### EXERCISE DESCRIPTION
Using only the entries below, copy exactly the lines that begin at the one with "Uwiąz Horsenjoy Tiffany" and end at the one with "Gastonia, NC 28052", both included. Drop the pictures.

### RECORDS SUPPLIED
********************

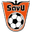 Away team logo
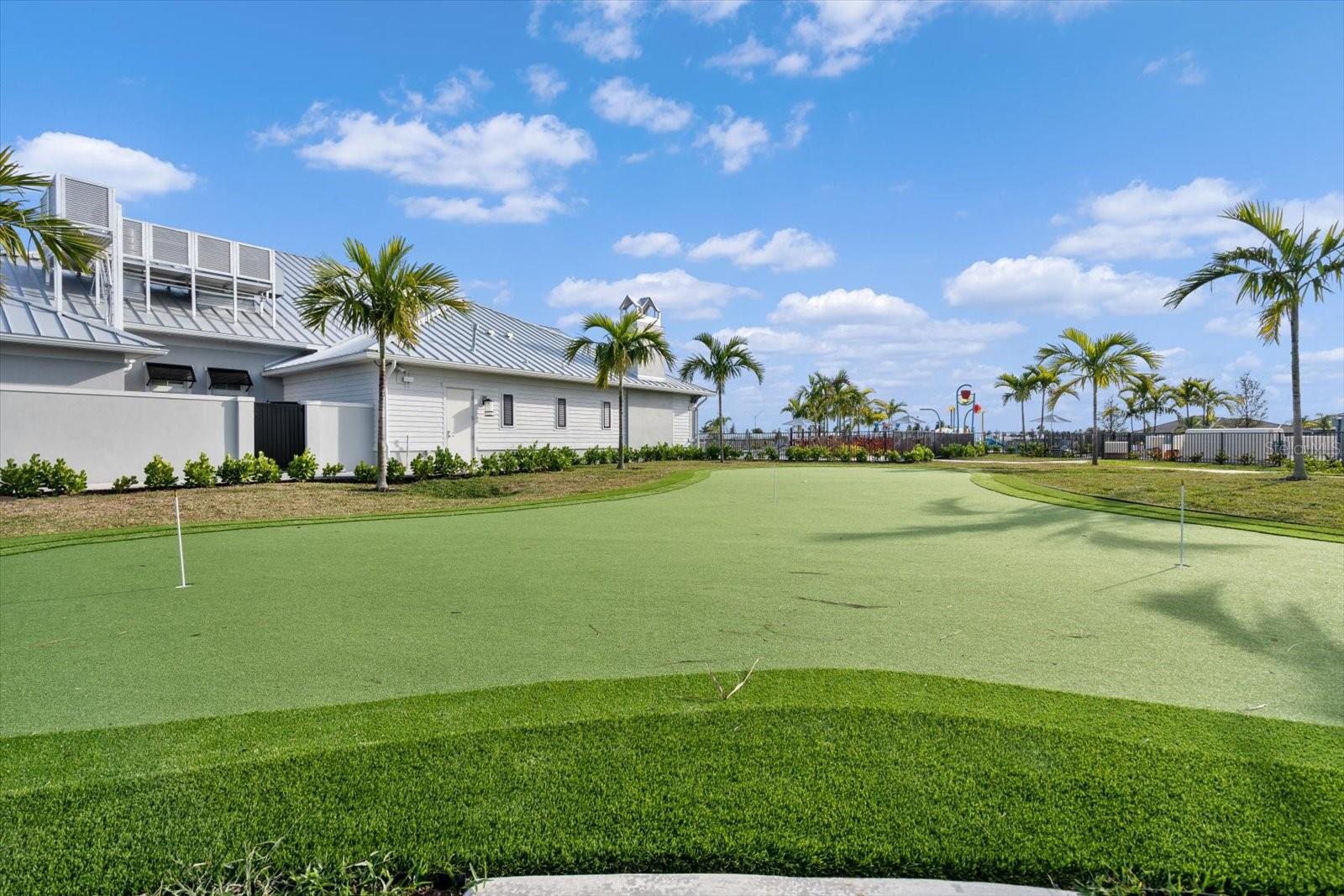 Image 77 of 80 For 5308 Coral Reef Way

********************

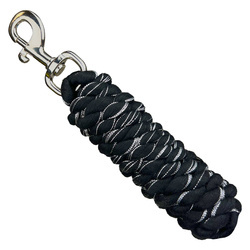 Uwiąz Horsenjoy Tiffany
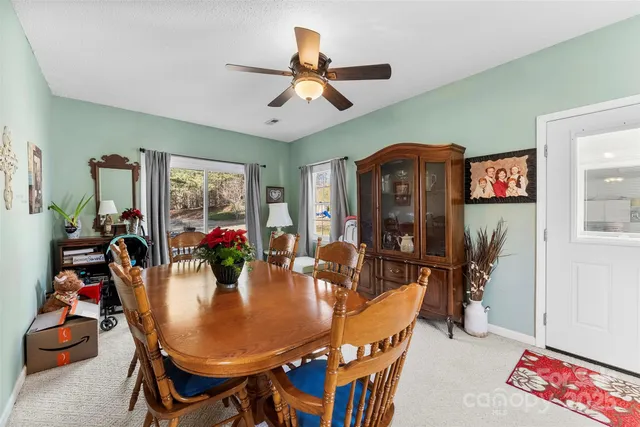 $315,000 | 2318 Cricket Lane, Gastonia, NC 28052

********************

### RESPONSE
 Uwiąz Horsenjoy Tiffany
 $315,000 | 2318 Cricket Lane, Gastonia, NC 28052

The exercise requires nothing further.